Catriona’s smile widened, pleased. “I thought so.”
She returned to her work, content, her movements lighter now, as though the future she had just spoken of had already begun to take shape. The steady rhythm she had kept without thought faltered, the pestle pressing more lightly against the herbs, but the motion was losing its certainty. The scent of lavender still rose around her, familiar and calming, but it no longer reached her the same way.
Each word Catriona had spoken lingered in her mind, not as simple conversation, but as something that reached forward beyond that moment, beyond that day, into a future Elaina had never allowed herself to consider. It was a future where she stayed, where she belonged, where she was not looking over her shoulder, not running and not preparing to leave before she had even begun to settle.
Her chest tightened. She wanted it. The realization came quietly, but it struck deeper than anything else had. She wanted it: the work, the purpose, the quiet, steady companionship and the warmth that had begun to feel like something she could trust.
She wantedhim.
Her fingers tightened slightly. She could not have it. The thought followed just as quickly, just as firmly, because wanting it did not make it safe. It did not make it hers.
Her movements slowed further, until the sound of stone against stone faded almost entirely. Silence slipped into the space between them.
Catriona’s voice trailed off mid-sentence. Elaina had not even realized she had been speaking. It did not go unnoticed.

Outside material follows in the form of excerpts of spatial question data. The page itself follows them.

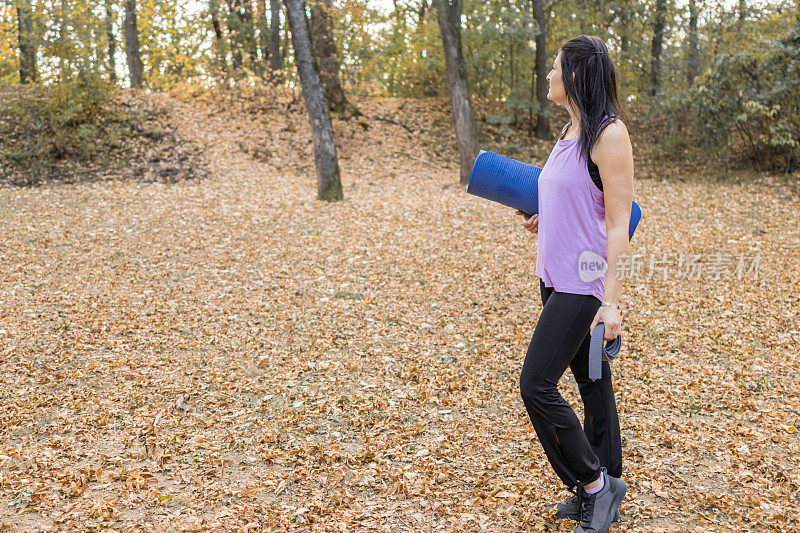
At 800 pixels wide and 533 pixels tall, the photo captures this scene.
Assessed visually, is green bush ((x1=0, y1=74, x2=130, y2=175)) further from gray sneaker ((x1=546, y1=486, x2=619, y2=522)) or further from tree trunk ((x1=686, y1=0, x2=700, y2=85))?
tree trunk ((x1=686, y1=0, x2=700, y2=85))

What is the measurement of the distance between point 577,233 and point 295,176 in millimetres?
9833

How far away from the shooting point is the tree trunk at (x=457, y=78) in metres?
11.1

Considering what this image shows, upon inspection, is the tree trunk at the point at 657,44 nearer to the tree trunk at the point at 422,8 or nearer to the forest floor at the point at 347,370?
the tree trunk at the point at 422,8

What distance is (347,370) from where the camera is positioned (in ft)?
14.7

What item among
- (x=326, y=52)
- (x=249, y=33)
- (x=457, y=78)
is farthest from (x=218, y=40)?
(x=457, y=78)

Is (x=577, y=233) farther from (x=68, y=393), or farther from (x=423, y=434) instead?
(x=68, y=393)

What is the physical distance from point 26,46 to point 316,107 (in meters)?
9.04

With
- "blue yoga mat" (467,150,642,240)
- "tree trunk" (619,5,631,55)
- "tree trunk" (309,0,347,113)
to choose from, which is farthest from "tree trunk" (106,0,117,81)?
"blue yoga mat" (467,150,642,240)

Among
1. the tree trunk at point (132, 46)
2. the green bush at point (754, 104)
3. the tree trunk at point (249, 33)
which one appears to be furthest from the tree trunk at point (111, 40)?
the green bush at point (754, 104)

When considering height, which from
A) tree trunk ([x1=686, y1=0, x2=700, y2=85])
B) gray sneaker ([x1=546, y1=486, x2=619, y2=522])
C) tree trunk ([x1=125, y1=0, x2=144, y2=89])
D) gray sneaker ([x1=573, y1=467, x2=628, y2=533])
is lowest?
gray sneaker ([x1=546, y1=486, x2=619, y2=522])

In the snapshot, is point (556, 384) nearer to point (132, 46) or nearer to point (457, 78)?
point (457, 78)

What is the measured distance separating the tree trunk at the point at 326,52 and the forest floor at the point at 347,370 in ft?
18.1

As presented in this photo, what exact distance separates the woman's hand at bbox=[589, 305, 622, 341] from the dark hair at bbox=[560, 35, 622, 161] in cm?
54

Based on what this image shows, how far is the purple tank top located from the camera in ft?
7.33
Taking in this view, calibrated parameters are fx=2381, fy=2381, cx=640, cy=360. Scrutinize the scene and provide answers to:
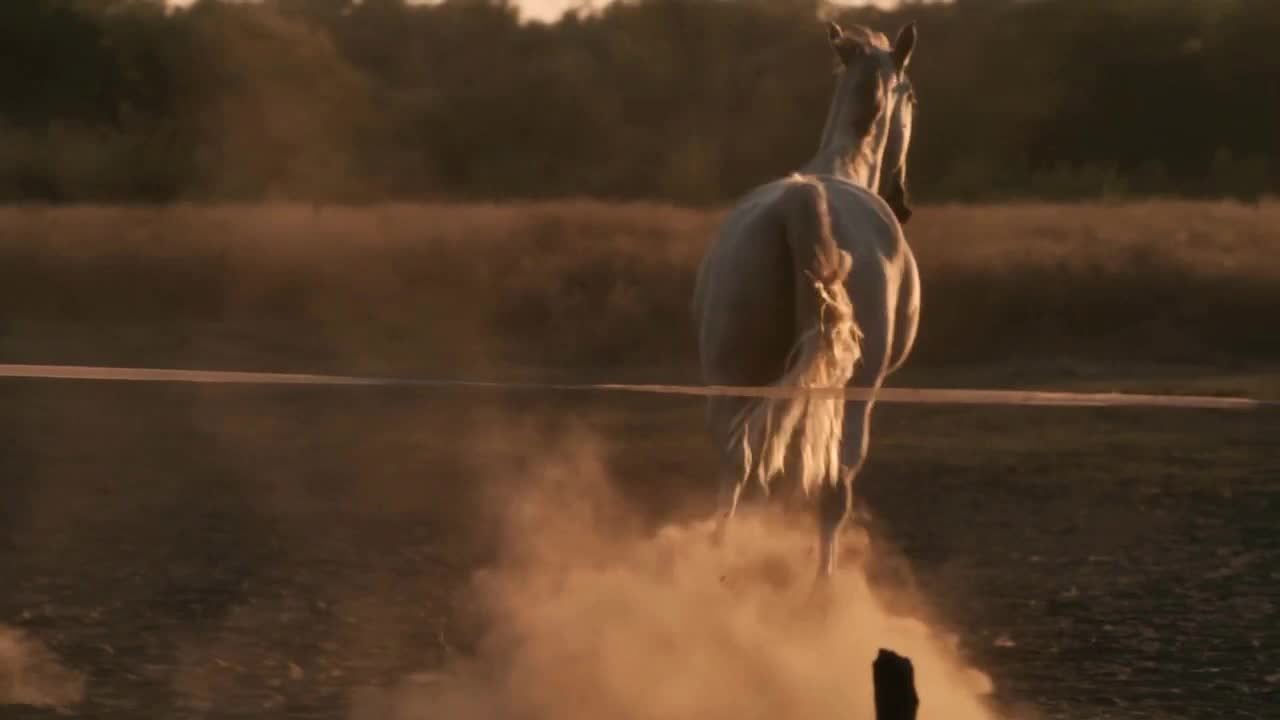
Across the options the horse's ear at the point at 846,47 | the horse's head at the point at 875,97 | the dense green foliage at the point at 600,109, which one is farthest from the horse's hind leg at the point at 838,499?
the dense green foliage at the point at 600,109

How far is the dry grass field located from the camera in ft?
22.4

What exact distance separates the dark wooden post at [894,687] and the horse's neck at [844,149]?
10.7 ft

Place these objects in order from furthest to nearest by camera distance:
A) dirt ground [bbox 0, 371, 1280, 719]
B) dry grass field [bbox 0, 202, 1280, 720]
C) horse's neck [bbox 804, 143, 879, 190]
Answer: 1. horse's neck [bbox 804, 143, 879, 190]
2. dirt ground [bbox 0, 371, 1280, 719]
3. dry grass field [bbox 0, 202, 1280, 720]

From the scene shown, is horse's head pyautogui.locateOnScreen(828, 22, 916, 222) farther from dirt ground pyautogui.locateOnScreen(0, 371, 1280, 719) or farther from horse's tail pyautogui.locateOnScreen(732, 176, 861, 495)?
dirt ground pyautogui.locateOnScreen(0, 371, 1280, 719)

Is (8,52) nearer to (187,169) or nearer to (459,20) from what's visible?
(187,169)

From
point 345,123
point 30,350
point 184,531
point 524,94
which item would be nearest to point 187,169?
point 345,123

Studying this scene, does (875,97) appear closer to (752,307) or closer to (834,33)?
(834,33)

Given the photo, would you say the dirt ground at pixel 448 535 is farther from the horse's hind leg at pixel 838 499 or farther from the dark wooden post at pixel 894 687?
the dark wooden post at pixel 894 687

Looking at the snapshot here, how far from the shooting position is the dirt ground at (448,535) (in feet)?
23.1

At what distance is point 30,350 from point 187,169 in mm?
11098

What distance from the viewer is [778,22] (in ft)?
127

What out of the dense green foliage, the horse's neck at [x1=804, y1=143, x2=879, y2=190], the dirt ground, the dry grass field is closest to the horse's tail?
the dry grass field

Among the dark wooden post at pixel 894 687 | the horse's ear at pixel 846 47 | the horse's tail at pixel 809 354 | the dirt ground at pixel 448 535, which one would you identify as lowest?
the dirt ground at pixel 448 535

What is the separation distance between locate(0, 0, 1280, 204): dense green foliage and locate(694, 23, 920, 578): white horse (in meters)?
18.8
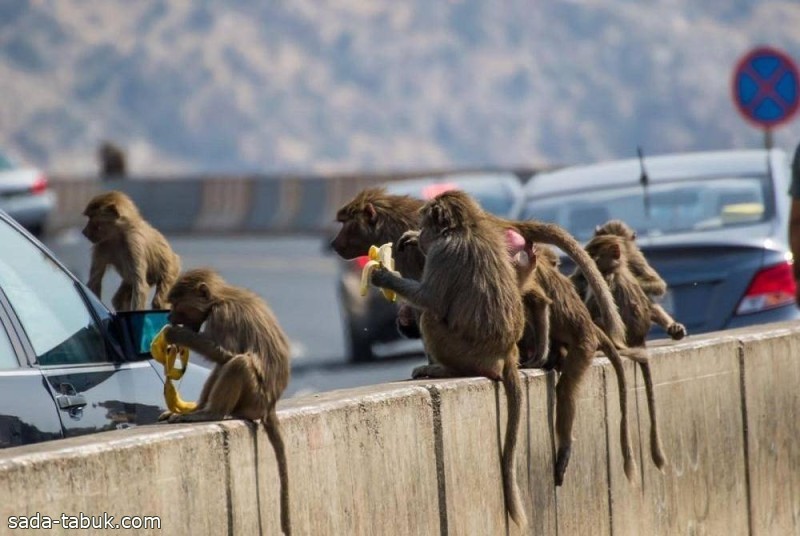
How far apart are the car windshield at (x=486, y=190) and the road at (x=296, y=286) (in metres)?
1.64

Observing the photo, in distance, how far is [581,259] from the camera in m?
6.84

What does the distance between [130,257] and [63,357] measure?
1.81m

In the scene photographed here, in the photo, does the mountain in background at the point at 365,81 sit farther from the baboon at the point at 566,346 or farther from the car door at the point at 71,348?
the car door at the point at 71,348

Catriona stilled, her hands resting lightly over the herbs she had been sorting. Her gaze lifted, focusing on Elaina with a quiet attentiveness that missed very little.
“Ye’ve gone quiet.”
Elaina blinked, as if pulled from somewhere distant.

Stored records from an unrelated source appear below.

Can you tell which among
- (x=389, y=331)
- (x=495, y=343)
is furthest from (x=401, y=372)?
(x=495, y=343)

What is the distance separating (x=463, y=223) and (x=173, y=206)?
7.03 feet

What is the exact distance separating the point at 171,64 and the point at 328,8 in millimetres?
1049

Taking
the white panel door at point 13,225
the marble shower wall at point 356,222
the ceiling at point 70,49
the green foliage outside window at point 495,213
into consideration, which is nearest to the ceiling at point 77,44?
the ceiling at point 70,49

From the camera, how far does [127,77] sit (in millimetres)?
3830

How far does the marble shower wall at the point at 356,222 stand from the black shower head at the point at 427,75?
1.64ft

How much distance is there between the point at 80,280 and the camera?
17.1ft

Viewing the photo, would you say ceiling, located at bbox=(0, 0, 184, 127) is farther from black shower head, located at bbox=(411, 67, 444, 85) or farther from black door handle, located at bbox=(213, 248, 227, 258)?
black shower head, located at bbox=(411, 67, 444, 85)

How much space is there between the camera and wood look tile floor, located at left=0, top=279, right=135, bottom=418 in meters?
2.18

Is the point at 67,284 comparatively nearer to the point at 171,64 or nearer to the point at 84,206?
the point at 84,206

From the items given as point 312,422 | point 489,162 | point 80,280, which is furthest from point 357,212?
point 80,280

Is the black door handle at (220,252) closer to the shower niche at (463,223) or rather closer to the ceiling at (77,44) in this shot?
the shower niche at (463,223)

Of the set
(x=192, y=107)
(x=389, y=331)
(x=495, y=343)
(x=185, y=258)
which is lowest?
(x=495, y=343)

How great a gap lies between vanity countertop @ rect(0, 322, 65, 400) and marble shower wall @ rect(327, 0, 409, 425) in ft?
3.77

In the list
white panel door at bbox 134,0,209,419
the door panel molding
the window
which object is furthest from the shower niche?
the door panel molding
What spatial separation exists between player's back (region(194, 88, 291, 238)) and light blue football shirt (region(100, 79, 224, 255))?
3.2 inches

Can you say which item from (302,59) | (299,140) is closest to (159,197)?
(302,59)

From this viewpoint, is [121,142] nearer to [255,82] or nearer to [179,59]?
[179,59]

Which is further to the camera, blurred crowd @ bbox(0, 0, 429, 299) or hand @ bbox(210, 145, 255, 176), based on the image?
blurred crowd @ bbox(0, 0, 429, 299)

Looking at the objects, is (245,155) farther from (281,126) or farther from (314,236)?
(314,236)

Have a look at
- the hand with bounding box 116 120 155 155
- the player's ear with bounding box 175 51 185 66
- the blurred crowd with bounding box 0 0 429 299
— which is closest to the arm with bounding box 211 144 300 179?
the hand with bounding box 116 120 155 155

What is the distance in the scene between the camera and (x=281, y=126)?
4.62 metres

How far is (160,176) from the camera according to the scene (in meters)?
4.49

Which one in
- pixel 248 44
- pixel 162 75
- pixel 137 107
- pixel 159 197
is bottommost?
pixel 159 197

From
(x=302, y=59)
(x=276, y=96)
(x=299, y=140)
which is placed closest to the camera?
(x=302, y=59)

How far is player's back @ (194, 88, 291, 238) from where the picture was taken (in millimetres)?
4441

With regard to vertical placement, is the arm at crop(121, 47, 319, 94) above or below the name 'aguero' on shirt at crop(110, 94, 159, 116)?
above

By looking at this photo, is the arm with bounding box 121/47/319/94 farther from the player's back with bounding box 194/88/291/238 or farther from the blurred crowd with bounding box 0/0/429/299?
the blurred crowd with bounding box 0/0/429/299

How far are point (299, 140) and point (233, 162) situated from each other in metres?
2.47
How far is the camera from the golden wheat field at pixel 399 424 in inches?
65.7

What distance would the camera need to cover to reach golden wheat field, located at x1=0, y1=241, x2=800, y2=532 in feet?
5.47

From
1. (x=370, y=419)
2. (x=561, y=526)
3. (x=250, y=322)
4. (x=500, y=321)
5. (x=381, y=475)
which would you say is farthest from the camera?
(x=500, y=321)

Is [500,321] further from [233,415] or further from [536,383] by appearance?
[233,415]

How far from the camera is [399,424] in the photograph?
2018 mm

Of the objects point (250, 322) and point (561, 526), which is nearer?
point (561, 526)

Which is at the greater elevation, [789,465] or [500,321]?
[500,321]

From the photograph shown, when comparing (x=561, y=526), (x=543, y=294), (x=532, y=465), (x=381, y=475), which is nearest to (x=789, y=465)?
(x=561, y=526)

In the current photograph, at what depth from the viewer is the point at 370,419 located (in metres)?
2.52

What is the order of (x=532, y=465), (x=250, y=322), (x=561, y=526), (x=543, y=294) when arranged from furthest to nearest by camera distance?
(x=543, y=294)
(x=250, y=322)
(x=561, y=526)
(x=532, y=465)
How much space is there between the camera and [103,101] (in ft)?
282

“I am working,” she replied, though her voice lacked the ease it had held moments before.
Catriona’s brow lifted slightly.
“Aye,” she said softly. “But ye can speak while ye dae so.”

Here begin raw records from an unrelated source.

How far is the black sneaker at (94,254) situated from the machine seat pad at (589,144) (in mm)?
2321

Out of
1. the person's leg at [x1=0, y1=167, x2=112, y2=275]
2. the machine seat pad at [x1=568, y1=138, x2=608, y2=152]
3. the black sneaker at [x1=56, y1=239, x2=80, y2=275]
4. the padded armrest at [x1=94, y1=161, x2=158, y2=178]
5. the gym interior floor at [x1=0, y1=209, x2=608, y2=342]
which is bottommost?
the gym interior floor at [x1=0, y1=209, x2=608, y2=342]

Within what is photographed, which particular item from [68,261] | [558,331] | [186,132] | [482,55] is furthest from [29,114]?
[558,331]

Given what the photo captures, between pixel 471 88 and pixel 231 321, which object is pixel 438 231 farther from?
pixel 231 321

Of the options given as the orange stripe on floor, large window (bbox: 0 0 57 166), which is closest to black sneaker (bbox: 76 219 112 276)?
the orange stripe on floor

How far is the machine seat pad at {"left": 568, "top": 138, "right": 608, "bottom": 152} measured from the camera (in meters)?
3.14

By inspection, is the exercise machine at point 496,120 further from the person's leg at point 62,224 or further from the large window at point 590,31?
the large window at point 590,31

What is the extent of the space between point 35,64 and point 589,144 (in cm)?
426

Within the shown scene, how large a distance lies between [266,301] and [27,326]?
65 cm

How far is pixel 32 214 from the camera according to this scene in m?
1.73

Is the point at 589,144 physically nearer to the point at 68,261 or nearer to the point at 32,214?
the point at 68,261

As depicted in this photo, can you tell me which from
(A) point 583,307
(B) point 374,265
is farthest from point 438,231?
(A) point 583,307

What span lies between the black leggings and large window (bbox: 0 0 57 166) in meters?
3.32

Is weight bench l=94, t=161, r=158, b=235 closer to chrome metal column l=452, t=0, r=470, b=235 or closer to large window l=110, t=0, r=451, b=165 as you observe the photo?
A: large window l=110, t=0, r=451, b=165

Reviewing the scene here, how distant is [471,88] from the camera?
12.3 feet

Elaina’s fingers resumed their motion.
“There is naething tae say.”
The answer came too quickly. Catriona watched her for a moment longer. And she did not look away.
“Is there something troubling ye?” she asked gently.
Elaina shook her head lightly, not meeting her gaze this time.
“Nay.”
The lie sat between them. Catriona did not challenge it outright. She did not press harder. But neither did she accept it. Instead, she leaned back slightly, her eyes never leaving Elaina’s face.
“Ye dinnae seem like someone who has naething tae say,” she murmured.
The words settled carefully. Elaina kept her gaze lowered, her fingers resting against the rim of the mortar as though she had simply paused in her work, nothing more.